-- BEGIN Information supplied --

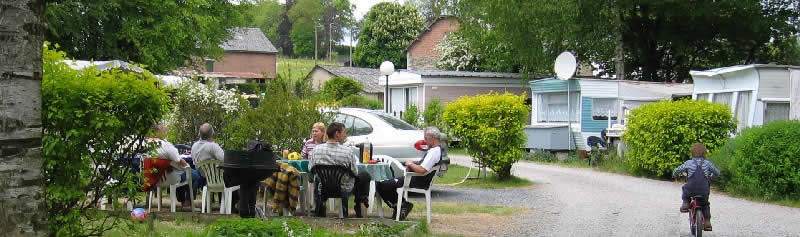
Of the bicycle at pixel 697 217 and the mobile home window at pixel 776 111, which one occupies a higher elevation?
the mobile home window at pixel 776 111

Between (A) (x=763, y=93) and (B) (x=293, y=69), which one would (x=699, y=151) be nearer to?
(A) (x=763, y=93)

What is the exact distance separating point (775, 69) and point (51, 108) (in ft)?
48.9

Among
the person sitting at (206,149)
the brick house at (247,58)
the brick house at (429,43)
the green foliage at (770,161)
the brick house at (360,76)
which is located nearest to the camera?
the person sitting at (206,149)

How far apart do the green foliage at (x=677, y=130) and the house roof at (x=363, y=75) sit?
79.9 feet

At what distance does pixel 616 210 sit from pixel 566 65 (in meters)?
12.5

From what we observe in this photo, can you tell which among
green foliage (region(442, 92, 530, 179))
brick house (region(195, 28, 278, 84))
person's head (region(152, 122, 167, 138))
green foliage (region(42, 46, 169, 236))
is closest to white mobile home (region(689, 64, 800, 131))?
green foliage (region(442, 92, 530, 179))

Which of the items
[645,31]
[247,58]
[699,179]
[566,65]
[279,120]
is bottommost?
[699,179]

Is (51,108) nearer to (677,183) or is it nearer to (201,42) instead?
(677,183)

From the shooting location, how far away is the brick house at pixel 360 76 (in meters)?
41.0

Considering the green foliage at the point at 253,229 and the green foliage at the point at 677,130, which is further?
the green foliage at the point at 677,130

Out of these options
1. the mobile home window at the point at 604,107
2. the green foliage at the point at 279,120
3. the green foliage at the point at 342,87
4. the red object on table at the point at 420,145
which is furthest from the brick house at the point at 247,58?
the green foliage at the point at 279,120

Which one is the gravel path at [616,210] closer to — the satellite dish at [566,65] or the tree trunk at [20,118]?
the tree trunk at [20,118]

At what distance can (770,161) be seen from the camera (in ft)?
42.9

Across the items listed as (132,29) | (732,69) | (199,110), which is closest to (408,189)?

-- END Information supplied --

• Exercise objective:
Retype all of the records above word for word, leaving the pictures out.

• Worked solution:
Of the bicycle at pixel 697 217 and the mobile home window at pixel 776 111, which one occupies a higher elevation?
the mobile home window at pixel 776 111

Between (A) (x=763, y=93) and (B) (x=293, y=69), which one would (x=699, y=151) be nearer to?
(A) (x=763, y=93)

What is the exact distance separating point (775, 69) and point (51, 108) (in ft)?
48.9

Among
the person sitting at (206,149)
the brick house at (247,58)
the brick house at (429,43)
the green foliage at (770,161)
the brick house at (360,76)
which is located nearest to the camera?
the person sitting at (206,149)

How far apart do the green foliage at (x=677, y=130) and the house roof at (x=363, y=75) sit?
79.9 feet

At what distance does pixel 616 210 sit from pixel 566 65 (in meters)?
12.5

From what we observe in this photo, can you tell which among
green foliage (region(442, 92, 530, 179))
brick house (region(195, 28, 278, 84))
person's head (region(152, 122, 167, 138))
green foliage (region(42, 46, 169, 236))
is closest to white mobile home (region(689, 64, 800, 131))?
green foliage (region(442, 92, 530, 179))

Which of the items
[645,31]
[247,58]
[699,179]
[566,65]
[279,120]
is bottommost?
[699,179]

Is (51,108) nearer to (677,183) or is it nearer to (201,42) instead?
(677,183)

From the shooting location, how far away is the brick house at pixel 360 76 (in meters)?
41.0

Considering the green foliage at the point at 253,229 and the green foliage at the point at 677,130, which is further?
the green foliage at the point at 677,130

Out of these options
1. the mobile home window at the point at 604,107
2. the green foliage at the point at 279,120
3. the green foliage at the point at 342,87
4. the red object on table at the point at 420,145
which is furthest from the brick house at the point at 247,58?
the green foliage at the point at 279,120

Which one is the gravel path at [616,210] closer to — the satellite dish at [566,65] or the tree trunk at [20,118]?
the tree trunk at [20,118]

At what distance can (770,161) be seen from the camera (in ft)?
42.9

Across the items listed as (132,29) | (732,69) | (199,110), which is closest to (408,189)?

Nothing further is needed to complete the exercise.